--- BEGIN Task inputs ---
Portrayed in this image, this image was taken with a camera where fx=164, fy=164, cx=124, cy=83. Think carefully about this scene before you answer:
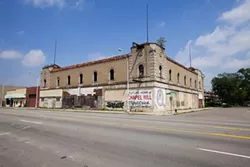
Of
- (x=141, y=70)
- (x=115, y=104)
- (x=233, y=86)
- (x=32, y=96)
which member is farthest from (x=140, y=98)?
(x=233, y=86)

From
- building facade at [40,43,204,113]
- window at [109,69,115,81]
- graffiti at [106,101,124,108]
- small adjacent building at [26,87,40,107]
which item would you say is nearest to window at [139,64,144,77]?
building facade at [40,43,204,113]

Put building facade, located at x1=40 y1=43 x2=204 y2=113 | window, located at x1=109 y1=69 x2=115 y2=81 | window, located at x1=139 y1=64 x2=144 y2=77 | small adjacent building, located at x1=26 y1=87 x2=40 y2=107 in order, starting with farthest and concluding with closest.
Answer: small adjacent building, located at x1=26 y1=87 x2=40 y2=107, window, located at x1=109 y1=69 x2=115 y2=81, window, located at x1=139 y1=64 x2=144 y2=77, building facade, located at x1=40 y1=43 x2=204 y2=113

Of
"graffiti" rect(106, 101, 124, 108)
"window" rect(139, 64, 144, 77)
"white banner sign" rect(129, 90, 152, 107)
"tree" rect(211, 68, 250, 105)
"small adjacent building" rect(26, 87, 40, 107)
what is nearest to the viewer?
"white banner sign" rect(129, 90, 152, 107)

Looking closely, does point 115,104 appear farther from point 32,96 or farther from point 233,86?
point 233,86

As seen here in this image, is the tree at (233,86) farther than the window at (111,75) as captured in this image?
A: Yes

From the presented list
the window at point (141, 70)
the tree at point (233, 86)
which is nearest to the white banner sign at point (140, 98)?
the window at point (141, 70)

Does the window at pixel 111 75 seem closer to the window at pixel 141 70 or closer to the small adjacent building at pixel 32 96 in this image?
the window at pixel 141 70

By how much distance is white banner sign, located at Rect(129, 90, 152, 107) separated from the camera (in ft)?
78.3

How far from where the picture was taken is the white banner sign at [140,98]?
23859mm

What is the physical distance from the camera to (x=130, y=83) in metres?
25.9

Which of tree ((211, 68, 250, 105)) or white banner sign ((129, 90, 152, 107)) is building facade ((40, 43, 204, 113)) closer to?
white banner sign ((129, 90, 152, 107))

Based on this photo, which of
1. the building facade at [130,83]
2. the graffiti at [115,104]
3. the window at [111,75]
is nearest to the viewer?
the building facade at [130,83]

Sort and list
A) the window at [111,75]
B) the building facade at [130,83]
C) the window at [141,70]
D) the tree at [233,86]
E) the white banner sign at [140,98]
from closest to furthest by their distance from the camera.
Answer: the white banner sign at [140,98] → the building facade at [130,83] → the window at [141,70] → the window at [111,75] → the tree at [233,86]

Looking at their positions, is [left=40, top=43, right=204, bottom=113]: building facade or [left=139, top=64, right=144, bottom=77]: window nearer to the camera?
[left=40, top=43, right=204, bottom=113]: building facade
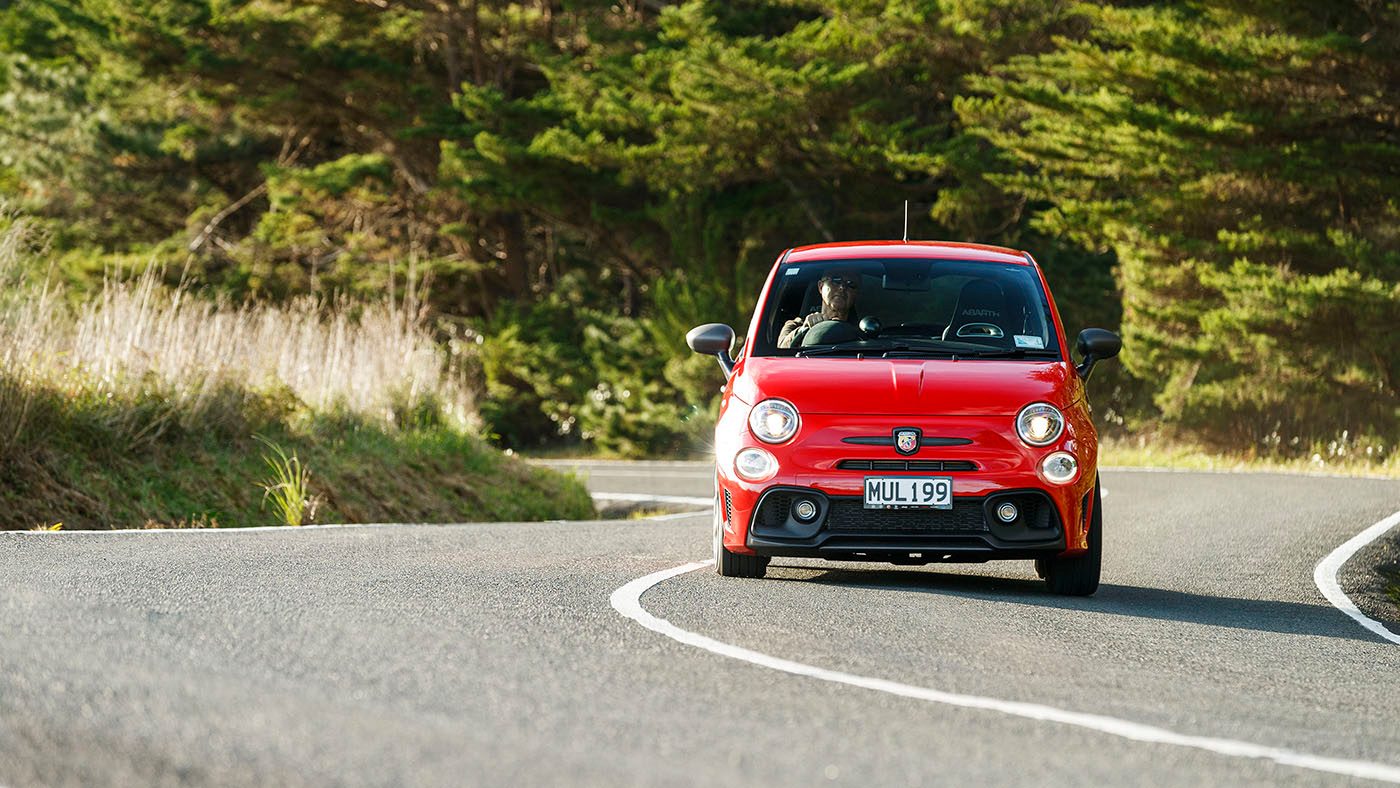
--- END Task inputs ---
- Goal of the exercise: Return each line from the entries above that contains the word "list".

- Final result:
From the presented list
Sort and list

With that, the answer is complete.